LDD stands for Lucid Daydreaming Technique. I did not make this technique. I found it at lucidipedia. The founder Tim Post made this technique. Here's a section of the blog describing the technique:

Lucid daydreaming technique (LDD)

By daytime, notice a daydream (a vivid, spontaneous mind-wandering) while you are still in the actual daydream. Then, continue the daydream by responding IN the daydream scene that you have just become lucid (i.e. “This is a daydream!”, “I am daydreaming now”, etc.). Act out any desired lucid behavior in the daydream (by visualization), any activity that you like to engage in for tonight’s probable lucid dreams. Continue this lucid daydream until your desired activity is completed. Then stop the daydream. LDD shows also to be effective when applying WBTB: during the brief interruption of sleep, do as much LDD as you can before returning to sleep.

LDD comes close to what Tibetan Buddhists in ancient times practiced as Dream Yoga, to continuously think that everything is a dream (so doing intending to incorporate this mentality into the dream state). A quite fanatic and demanding (impossible?) task, I must admit. Rather than to continuously thinking that all life is a dream, LDD proposes to only Reality Test daydreams during the day, as they (might) show to be prone for being incorporated by tonight’s (or next week’s) dreams and also show similarity with the mentation of night dreams.

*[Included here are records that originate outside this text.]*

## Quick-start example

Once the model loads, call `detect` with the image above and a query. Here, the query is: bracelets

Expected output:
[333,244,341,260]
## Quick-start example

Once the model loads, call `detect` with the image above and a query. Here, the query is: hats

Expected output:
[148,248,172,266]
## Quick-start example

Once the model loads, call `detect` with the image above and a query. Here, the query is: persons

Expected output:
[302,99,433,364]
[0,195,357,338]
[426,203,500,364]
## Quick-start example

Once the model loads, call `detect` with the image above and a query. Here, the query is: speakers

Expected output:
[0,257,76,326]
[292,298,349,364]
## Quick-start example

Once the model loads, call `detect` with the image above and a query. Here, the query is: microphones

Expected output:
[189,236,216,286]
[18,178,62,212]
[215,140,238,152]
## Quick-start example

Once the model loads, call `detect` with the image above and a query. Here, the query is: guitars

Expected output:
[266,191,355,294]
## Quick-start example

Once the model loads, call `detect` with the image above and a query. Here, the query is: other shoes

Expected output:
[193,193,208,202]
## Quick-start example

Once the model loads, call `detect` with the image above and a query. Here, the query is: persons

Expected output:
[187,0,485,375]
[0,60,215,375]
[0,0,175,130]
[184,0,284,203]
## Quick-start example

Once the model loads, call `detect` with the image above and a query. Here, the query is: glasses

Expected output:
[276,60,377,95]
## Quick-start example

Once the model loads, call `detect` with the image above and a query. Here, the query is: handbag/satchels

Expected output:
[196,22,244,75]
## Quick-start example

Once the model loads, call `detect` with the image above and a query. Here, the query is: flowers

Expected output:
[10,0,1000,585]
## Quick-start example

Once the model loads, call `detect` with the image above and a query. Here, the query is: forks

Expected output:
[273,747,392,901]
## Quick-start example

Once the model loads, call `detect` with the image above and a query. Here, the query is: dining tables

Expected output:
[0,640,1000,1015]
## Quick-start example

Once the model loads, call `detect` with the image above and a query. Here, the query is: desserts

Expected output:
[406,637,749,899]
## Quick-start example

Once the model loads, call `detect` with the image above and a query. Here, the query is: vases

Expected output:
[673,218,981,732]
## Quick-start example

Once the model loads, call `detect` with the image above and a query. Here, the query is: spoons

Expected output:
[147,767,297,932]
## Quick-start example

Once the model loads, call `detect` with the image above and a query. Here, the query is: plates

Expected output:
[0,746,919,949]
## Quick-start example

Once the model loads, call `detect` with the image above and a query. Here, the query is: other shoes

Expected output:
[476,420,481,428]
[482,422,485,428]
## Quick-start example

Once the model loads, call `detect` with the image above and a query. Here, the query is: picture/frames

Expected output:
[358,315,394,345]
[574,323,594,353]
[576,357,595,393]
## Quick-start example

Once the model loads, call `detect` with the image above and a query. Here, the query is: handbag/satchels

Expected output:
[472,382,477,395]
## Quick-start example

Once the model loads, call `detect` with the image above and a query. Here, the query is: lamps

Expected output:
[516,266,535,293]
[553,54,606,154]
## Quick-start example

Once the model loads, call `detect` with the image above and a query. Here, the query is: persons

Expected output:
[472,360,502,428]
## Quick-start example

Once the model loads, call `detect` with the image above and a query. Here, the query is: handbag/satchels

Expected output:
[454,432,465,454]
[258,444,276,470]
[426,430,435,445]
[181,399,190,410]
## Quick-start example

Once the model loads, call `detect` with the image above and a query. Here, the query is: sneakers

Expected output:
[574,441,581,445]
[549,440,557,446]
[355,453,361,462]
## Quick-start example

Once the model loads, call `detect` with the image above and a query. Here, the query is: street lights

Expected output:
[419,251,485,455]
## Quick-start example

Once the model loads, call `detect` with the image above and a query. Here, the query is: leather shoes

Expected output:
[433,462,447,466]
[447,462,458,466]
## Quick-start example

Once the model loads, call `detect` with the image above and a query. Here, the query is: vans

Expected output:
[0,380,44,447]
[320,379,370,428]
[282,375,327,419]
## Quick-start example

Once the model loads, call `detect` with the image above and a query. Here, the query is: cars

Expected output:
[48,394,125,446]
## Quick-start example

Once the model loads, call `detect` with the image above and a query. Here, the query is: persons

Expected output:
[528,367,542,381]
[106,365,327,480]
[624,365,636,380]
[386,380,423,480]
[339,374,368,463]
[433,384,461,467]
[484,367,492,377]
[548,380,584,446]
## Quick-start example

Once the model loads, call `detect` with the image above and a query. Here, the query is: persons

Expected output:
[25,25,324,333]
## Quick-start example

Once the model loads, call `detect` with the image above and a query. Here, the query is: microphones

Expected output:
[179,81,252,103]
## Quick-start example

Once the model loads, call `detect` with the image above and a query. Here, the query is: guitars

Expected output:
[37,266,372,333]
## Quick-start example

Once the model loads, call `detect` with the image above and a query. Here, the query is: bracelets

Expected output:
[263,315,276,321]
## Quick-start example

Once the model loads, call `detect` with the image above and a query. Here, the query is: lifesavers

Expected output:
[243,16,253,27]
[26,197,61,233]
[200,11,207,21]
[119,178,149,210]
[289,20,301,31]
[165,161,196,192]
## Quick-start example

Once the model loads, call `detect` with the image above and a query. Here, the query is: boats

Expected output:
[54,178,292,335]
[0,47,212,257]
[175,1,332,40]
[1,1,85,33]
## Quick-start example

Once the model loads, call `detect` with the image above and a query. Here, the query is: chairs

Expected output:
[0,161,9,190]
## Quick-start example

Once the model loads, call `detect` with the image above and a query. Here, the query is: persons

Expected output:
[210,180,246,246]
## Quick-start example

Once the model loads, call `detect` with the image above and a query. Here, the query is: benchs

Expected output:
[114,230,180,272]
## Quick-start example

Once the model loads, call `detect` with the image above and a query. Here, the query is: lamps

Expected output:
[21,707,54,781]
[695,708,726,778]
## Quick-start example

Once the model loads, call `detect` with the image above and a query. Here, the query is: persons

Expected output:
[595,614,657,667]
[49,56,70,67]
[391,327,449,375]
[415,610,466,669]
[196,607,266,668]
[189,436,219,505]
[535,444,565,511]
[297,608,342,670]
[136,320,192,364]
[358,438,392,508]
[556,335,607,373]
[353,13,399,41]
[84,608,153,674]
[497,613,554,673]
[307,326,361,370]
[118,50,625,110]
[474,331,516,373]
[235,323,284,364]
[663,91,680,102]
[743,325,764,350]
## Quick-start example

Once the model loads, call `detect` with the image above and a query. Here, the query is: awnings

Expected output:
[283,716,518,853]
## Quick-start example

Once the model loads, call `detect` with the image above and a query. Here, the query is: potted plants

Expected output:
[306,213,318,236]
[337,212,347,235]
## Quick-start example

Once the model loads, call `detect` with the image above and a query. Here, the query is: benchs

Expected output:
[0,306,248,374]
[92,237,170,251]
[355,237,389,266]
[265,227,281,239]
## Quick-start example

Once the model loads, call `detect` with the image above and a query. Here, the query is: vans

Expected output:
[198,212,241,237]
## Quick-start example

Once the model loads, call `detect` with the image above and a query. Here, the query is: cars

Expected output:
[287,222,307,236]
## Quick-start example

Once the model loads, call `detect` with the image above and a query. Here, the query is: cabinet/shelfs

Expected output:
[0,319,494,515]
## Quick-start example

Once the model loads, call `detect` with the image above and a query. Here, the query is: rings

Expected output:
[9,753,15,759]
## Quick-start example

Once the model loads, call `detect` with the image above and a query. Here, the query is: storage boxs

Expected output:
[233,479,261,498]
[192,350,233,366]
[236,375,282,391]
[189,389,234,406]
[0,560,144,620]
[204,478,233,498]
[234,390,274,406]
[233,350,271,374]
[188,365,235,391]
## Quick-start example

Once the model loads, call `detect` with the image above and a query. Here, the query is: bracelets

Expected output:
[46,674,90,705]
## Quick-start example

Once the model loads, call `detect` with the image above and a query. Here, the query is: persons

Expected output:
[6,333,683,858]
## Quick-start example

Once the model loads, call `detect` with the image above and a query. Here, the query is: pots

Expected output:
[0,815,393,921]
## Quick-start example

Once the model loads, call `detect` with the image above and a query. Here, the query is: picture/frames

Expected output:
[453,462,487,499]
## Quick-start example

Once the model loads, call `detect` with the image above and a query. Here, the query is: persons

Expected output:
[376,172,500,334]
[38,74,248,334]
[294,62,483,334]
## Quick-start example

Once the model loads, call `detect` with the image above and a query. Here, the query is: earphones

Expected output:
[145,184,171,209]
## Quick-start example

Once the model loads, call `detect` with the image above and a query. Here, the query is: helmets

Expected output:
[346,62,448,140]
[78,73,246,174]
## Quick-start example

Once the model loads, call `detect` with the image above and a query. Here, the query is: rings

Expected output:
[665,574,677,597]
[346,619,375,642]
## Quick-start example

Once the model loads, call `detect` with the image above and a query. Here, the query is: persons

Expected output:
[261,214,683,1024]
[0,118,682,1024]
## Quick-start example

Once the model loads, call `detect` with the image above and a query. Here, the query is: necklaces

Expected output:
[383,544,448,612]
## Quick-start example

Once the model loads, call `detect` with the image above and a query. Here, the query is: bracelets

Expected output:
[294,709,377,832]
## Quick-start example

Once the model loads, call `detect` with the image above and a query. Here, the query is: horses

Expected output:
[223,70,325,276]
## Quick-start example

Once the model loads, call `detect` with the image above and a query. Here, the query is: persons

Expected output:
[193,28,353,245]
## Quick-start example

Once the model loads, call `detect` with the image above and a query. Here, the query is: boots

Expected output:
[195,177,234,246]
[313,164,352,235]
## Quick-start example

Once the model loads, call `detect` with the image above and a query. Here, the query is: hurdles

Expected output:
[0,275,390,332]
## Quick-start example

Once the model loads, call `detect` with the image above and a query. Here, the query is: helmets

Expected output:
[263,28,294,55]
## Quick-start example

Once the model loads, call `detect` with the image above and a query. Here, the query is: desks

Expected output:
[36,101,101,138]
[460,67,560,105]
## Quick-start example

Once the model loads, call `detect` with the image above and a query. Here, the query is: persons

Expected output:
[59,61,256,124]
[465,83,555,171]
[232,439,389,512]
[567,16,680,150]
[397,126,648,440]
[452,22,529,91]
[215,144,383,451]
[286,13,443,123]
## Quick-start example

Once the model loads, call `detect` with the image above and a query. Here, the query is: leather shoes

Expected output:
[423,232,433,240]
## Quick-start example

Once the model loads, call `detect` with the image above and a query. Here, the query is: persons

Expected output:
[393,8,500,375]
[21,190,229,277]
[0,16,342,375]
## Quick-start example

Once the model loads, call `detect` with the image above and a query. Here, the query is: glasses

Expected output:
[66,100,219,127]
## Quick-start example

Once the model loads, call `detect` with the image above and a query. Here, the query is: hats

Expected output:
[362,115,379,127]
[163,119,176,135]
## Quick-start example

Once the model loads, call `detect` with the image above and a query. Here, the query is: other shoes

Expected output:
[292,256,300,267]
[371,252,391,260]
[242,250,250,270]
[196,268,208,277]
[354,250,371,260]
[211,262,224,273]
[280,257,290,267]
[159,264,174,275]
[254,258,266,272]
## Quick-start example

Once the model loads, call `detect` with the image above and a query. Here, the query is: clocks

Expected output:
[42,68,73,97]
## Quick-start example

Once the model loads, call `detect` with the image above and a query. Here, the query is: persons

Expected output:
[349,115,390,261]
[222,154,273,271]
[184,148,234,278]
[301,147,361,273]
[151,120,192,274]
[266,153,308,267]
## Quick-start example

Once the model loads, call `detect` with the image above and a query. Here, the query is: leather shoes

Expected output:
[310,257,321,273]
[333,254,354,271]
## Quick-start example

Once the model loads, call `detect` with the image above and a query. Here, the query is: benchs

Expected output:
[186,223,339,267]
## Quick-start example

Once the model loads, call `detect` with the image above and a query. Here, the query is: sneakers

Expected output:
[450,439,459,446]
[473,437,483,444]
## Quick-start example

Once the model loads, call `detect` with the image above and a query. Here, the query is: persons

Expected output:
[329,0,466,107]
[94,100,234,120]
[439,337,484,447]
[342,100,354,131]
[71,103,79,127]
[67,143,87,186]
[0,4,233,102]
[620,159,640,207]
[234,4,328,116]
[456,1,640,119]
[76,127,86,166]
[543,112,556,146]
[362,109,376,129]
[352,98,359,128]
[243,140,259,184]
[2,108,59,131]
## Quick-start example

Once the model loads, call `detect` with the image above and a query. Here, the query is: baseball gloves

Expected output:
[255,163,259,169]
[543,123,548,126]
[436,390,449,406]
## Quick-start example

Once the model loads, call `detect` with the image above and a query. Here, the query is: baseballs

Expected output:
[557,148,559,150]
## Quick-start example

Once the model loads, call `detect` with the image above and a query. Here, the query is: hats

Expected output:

This seems to be a very promising technique. I'm currently trying to work it into my daily routine of thought. The full article will help explain it a little further. Here: http://www.lucidipedia.com/blog/2010...technique-ldd/

Like i said, i didn't make the technique. All credit goes to Tim Post and lucidipedia. I'm hoping this will create an increase in my ld rate. One problem i have noticed is that it is difficult not to disrupt a daydream while becoming "lucid" in one. I guess it just takes practice. Please comment and if you choose to try LDD, please post your experiences, thoughts, and findings.

----------


## kookyinc

I'll give it a try. I'll reply again if I get any results.

----------


## NrElAx

I'll give this a try because I day dream a lot.

----------


## thomulf

sounds interesting, I also daydream a lot- far to much, according to just about everyone.

----------